The novel was reissued in 2008 by London Books.

==Plot==
"Shorty" Matthews, having recently been released from prison, visits his girlfriend in London, only to discover that she has been murdered. Fearing he will be wrongly accused of being the culprit, he disappears among the long-distance lorry-driving community. Meanwhile, the real killer, an unassuming ex-schoolteacher named Walter Hoover, continues to prey on London women. As Shorty had feared, he has become the main suspect. He returns to London with an old flame, Molly, hoping to prove his innocence.

==Cast==
- Emlyn Williams as Shorty Matthews
- Ernest Thesiger as Walter Hoover
- Anna Konstam as Molly O'Neill
- Allan Jeayes as Wally Mason
- Anthony Holles as Murray
- Ronald Shiner as Charlie, the café proprietor
- William Hartnell as bus conductor
- Leonard Sharp as card player at billiard hall
- Iris Vandeleur as flower seller

==Production==
The female victims of the original book were prostitutes and to prevent censorship this aspect was watered down. Additionally, the book featured scenes of police brutality that were excised altogether. The film was made by Warner Brothers at the recently purchased Teddington Studios as a quota film under the Cinematograph Films Act 1927.

== Release ==
While the film gained a certificate to be released in the United States, the studio was unable to get a negative out of Britain. As a result, the film did not receive a U.S. theatrical release.

==Reception==

=== Box office ===
The film made a profit of £10,557.

=== Critical ===
The Monthly Film Bulletin wrote: "This gripping and exciting thriller has been admirably produced and directed. Great care has been taken with the backgrounds, which are strikingly realistic. The strange night life on the trunk roads with the open all-night cafés (pronounced "caffs") is contrasted with the gay and flashy palais de danse. The cheap lodging-house is set over against Mr Hoover's luxurious but eerie flat. The sinister opening – a group of people waiting outside a prison for the bell which tolls for the execution of a murderer – is repeated in the closing sequence, after a climax in the Grand Guignol tradition."
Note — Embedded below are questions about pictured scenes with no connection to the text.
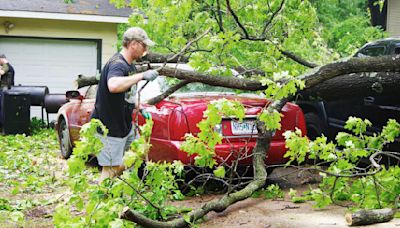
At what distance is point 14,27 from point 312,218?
42.2 feet

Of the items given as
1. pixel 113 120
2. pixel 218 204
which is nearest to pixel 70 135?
pixel 113 120

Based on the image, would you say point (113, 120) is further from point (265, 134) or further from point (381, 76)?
point (381, 76)

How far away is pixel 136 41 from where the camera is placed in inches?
252

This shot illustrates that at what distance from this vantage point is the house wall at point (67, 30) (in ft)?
56.1

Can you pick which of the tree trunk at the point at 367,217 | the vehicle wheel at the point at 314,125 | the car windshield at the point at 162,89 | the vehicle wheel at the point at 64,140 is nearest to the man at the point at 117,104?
the car windshield at the point at 162,89

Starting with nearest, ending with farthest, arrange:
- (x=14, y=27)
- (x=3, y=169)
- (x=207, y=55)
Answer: (x=207, y=55)
(x=3, y=169)
(x=14, y=27)

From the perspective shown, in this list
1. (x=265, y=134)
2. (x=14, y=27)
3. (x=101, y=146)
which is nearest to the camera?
(x=101, y=146)

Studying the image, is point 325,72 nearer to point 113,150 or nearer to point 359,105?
point 359,105

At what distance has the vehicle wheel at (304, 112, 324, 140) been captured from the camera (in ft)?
32.3

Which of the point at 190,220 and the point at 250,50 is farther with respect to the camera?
the point at 250,50

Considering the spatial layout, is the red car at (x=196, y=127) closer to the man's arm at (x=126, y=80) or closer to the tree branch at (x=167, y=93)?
the tree branch at (x=167, y=93)

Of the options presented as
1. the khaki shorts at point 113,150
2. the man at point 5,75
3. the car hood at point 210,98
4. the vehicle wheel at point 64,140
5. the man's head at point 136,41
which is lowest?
the vehicle wheel at point 64,140

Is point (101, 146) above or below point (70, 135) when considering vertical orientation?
above

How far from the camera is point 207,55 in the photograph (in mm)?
8336
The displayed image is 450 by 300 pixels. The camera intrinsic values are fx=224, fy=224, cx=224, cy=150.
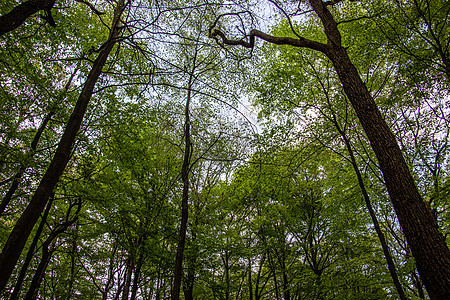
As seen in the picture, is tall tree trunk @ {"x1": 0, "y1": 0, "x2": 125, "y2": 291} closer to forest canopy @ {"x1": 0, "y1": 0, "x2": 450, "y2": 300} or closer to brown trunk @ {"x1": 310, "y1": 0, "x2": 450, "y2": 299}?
forest canopy @ {"x1": 0, "y1": 0, "x2": 450, "y2": 300}

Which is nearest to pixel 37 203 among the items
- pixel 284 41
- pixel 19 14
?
pixel 19 14

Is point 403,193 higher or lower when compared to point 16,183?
lower

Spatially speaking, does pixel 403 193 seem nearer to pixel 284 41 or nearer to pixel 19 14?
pixel 284 41

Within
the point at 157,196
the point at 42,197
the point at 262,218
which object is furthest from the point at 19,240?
the point at 262,218

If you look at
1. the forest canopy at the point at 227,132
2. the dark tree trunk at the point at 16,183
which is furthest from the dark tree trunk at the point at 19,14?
the dark tree trunk at the point at 16,183

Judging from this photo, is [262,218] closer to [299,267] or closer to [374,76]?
[299,267]

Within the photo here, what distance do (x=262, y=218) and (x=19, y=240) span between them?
11346 millimetres

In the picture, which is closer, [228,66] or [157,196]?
[228,66]

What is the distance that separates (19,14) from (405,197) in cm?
594

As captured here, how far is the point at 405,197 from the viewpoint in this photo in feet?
10.6

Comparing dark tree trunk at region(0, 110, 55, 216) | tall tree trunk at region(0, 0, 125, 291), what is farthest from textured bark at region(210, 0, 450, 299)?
dark tree trunk at region(0, 110, 55, 216)

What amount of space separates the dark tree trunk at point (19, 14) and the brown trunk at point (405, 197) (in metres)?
5.04

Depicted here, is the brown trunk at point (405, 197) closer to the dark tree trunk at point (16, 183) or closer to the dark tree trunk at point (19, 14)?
the dark tree trunk at point (19, 14)

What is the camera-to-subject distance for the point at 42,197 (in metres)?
2.31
The Daily Film Renter wrote: "Gripping story of ex-convict's adventures... Emlyn Williams forceful as persecuted hero, and Ernest Thesiger gives grim study as the murderer. Holding dramatic entertainment guaranteed to thrill."

Kine Weekly wrote: "Emlyn Williams, very good as the unhappy hero, and Ernest Thesiger, outstanding as a homicidal maniac, share the acting honours, and in their performances is an arresting blend of rough-stuff and subtlety. Good support, atmosphere and dialogue do the rest. Mass appeal is terrific. Excellent popular booking."

Picturegoer wrote: "Ernest Thesiger is very good in the macabre role of a sadistic psychologist and Anna Konstam is sympathetic in the role of the dance hostess. The story is well told and Arthur Woods's direction is noteworthy."

In British Sound Films: The Studio Years 1928–1959 David Quinlan rated the film as "outstanding", writing: "Splendid, atmospheric black thriller: the sleeper of its year."

Leslie Halliwell wrote: "Excellent, little seen British suspenser of the Hitchcock school."